[Stored records]
*** Block opens ***

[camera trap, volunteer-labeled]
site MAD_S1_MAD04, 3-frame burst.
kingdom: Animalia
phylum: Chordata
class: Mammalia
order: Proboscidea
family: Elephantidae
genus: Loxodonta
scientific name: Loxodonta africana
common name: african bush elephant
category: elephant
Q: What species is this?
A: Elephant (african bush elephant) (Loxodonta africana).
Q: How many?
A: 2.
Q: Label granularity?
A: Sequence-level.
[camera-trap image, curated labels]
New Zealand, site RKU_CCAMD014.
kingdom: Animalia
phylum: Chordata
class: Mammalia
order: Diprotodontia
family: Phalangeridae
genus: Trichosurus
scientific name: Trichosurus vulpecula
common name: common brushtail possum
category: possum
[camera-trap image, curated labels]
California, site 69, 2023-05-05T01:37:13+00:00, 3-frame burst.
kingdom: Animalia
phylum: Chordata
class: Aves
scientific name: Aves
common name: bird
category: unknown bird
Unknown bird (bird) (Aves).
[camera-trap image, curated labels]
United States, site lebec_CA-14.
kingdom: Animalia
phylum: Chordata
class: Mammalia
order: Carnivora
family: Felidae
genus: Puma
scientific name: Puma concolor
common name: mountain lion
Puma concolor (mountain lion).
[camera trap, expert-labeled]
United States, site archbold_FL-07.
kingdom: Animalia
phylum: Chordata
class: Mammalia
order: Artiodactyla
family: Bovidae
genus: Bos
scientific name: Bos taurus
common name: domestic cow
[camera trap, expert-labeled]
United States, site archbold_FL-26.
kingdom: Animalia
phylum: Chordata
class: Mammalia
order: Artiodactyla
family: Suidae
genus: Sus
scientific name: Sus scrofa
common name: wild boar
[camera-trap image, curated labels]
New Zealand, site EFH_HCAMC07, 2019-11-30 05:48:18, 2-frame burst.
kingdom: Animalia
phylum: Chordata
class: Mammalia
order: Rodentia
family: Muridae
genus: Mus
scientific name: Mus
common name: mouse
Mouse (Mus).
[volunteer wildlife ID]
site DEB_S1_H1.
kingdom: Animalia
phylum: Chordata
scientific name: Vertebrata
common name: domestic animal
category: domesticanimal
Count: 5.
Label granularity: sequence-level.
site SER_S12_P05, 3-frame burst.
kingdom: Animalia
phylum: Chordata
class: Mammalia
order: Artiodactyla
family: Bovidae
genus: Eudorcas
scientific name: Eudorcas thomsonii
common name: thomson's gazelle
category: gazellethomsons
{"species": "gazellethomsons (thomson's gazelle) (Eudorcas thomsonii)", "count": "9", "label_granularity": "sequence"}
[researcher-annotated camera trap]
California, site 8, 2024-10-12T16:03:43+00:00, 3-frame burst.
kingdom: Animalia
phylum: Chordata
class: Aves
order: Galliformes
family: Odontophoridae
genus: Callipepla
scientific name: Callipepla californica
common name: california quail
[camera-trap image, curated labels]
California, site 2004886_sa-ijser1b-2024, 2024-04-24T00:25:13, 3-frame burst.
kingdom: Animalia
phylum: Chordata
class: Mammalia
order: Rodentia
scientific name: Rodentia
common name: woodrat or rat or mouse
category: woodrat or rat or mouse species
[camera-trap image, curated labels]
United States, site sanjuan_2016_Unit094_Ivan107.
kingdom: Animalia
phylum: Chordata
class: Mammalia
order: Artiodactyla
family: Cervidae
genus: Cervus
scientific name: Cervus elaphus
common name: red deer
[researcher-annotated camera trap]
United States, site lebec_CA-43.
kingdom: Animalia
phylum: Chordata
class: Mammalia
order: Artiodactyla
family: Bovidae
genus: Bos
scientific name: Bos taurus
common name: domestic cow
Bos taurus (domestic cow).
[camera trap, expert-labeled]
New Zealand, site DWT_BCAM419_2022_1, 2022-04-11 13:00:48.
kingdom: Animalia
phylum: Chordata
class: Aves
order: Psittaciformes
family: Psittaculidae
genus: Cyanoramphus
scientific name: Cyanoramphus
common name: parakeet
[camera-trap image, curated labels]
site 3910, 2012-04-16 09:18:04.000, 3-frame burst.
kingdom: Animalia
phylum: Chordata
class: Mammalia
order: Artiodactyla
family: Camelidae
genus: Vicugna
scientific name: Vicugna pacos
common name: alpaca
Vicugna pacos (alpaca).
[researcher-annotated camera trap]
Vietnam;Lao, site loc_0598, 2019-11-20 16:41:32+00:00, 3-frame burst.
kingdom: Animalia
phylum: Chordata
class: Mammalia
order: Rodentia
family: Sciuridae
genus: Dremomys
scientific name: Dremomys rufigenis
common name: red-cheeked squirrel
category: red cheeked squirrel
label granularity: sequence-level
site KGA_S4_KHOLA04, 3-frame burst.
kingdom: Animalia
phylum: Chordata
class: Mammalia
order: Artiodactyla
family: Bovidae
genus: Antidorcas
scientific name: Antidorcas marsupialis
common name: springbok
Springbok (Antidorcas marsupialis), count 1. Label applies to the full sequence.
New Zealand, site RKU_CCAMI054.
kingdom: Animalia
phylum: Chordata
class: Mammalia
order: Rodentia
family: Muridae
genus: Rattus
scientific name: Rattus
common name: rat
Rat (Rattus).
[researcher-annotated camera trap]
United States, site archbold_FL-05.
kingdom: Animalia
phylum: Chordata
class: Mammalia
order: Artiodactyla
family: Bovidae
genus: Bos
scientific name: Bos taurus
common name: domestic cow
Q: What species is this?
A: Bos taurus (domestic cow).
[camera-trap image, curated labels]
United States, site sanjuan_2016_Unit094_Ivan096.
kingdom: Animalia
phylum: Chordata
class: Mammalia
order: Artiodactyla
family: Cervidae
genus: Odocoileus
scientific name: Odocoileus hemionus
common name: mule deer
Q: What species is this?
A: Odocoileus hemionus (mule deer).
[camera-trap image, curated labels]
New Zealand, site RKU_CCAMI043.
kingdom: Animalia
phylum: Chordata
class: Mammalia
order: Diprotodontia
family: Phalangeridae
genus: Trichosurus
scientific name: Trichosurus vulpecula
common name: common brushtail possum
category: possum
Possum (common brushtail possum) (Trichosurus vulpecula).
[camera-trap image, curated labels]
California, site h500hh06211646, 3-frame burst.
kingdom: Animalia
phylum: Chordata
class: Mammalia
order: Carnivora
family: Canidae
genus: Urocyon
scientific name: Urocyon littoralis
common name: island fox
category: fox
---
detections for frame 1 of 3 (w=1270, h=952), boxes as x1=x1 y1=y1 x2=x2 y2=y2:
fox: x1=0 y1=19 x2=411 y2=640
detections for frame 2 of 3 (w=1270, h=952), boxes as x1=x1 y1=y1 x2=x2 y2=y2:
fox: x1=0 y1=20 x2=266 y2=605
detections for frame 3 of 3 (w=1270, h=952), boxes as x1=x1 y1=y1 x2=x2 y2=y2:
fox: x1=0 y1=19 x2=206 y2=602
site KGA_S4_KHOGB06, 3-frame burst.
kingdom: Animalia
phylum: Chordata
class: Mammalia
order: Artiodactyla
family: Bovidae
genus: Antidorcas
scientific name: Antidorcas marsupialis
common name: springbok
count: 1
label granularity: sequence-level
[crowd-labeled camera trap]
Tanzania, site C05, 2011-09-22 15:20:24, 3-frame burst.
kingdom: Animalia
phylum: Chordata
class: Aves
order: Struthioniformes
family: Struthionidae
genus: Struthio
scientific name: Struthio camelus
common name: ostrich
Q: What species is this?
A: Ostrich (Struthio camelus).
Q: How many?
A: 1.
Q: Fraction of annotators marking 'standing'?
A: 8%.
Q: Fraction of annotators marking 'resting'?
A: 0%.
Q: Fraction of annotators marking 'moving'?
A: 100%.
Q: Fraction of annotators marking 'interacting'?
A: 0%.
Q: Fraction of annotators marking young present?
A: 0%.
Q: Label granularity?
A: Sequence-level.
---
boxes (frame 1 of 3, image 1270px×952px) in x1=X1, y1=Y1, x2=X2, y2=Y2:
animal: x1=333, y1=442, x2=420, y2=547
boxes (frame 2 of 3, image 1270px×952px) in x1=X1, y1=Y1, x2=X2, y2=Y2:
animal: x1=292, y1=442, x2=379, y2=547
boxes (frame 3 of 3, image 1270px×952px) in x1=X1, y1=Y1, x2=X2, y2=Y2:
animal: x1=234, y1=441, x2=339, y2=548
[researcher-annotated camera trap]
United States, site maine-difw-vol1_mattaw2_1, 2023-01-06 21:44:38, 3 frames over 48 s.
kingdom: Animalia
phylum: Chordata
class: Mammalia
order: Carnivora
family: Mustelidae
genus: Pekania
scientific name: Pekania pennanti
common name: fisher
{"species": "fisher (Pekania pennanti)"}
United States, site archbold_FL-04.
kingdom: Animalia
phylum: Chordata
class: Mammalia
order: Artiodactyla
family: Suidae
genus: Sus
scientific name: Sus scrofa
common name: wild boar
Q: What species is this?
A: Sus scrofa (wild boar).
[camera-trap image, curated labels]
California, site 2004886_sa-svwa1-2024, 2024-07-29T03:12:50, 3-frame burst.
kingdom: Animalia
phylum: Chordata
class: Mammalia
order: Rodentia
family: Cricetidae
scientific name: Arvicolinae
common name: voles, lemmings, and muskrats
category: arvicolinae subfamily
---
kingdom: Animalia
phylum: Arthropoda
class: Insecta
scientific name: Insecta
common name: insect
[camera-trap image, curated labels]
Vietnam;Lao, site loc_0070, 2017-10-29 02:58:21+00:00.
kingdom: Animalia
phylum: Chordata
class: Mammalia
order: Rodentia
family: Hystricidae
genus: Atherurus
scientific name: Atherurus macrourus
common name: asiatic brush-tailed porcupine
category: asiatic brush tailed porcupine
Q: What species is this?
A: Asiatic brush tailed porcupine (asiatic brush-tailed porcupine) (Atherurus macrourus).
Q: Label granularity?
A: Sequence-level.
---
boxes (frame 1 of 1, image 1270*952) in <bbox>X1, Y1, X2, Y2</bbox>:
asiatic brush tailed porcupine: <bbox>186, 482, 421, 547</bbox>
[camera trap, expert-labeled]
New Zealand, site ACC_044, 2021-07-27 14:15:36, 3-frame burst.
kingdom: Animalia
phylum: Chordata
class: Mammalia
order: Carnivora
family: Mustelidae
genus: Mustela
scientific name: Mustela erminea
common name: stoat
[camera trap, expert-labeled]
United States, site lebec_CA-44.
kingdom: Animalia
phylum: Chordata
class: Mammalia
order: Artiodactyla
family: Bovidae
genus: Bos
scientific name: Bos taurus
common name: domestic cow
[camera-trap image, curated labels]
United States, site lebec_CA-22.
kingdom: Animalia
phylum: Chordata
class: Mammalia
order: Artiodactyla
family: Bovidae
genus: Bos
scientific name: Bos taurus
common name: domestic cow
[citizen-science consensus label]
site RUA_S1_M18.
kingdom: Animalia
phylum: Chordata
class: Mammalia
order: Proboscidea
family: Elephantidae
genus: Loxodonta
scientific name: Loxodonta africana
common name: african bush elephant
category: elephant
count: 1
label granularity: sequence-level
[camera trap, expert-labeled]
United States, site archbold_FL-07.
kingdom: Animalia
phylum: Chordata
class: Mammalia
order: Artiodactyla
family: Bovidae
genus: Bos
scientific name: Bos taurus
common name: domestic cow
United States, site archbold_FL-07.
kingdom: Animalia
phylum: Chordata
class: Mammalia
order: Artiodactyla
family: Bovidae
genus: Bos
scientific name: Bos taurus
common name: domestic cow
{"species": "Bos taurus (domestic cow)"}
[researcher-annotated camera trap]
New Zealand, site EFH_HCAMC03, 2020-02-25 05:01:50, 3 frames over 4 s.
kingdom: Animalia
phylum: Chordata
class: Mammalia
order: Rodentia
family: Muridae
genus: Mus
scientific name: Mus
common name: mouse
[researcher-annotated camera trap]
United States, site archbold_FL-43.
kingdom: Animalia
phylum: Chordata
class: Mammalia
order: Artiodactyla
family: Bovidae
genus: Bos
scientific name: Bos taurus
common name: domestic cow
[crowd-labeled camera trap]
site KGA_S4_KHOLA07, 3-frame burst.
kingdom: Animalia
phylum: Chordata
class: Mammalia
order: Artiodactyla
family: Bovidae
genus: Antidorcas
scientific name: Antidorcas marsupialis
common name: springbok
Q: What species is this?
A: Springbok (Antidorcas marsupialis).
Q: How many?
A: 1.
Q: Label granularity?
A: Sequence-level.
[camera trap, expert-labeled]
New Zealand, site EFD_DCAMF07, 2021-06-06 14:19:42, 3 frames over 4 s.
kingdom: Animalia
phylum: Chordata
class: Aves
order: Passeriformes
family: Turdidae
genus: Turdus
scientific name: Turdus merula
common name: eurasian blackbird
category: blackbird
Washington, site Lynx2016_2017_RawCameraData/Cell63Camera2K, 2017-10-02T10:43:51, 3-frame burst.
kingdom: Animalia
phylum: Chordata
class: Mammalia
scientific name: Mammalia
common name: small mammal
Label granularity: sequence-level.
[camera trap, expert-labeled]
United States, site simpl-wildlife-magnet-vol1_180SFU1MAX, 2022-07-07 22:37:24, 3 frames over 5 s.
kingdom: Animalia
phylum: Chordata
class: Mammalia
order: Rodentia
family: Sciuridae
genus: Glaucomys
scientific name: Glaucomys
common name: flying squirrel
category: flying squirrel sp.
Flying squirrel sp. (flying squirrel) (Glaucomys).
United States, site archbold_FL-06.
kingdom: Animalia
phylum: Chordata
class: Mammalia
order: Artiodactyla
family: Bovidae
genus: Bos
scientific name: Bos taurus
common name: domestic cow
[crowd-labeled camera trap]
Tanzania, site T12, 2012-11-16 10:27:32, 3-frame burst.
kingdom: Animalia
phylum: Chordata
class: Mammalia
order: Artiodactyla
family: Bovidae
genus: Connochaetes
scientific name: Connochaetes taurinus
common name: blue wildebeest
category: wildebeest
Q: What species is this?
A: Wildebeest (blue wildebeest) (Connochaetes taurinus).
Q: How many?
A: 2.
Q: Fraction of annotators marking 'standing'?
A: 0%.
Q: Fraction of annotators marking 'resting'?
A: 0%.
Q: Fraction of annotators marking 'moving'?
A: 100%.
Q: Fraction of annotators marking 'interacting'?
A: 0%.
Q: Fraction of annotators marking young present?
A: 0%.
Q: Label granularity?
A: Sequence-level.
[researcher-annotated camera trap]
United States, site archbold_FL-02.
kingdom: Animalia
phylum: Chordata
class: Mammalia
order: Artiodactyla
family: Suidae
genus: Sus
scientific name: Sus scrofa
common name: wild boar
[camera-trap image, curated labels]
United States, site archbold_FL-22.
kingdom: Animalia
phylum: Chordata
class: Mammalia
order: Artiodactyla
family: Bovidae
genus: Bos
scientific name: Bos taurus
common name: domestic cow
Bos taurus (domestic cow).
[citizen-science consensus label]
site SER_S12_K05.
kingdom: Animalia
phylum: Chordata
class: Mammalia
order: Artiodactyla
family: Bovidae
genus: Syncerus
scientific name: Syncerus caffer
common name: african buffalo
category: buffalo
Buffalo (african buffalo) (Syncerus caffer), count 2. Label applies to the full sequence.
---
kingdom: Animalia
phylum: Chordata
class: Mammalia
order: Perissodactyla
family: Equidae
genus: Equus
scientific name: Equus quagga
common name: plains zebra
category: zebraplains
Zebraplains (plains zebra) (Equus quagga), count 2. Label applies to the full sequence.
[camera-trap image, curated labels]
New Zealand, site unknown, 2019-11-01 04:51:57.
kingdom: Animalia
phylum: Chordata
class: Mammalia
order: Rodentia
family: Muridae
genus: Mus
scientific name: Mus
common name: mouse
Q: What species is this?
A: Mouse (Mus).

*** Block closes ***

• **Activity**
Return exactly the lines from the line bearing "genus: Equus" to the end of the records, inclusive of both; include no other lines.

• **Response area**
genus: Equus
scientific name: Equus quagga
common name: plains zebra
category: zebraplains
Zebraplains (plains zebra) (Equus quagga), count 2. Label applies to the full sequence.
[camera-trap image, curated labels]
New Zealand, site unknown, 2019-11-01 04:51:57.
kingdom: Animalia
phylum: Chordata
class: Mammalia
order: Rodentia
family: Muridae
genus: Mus
scientific name: Mus
common name: mouse
Q: What species is this?
A: Mouse (Mus).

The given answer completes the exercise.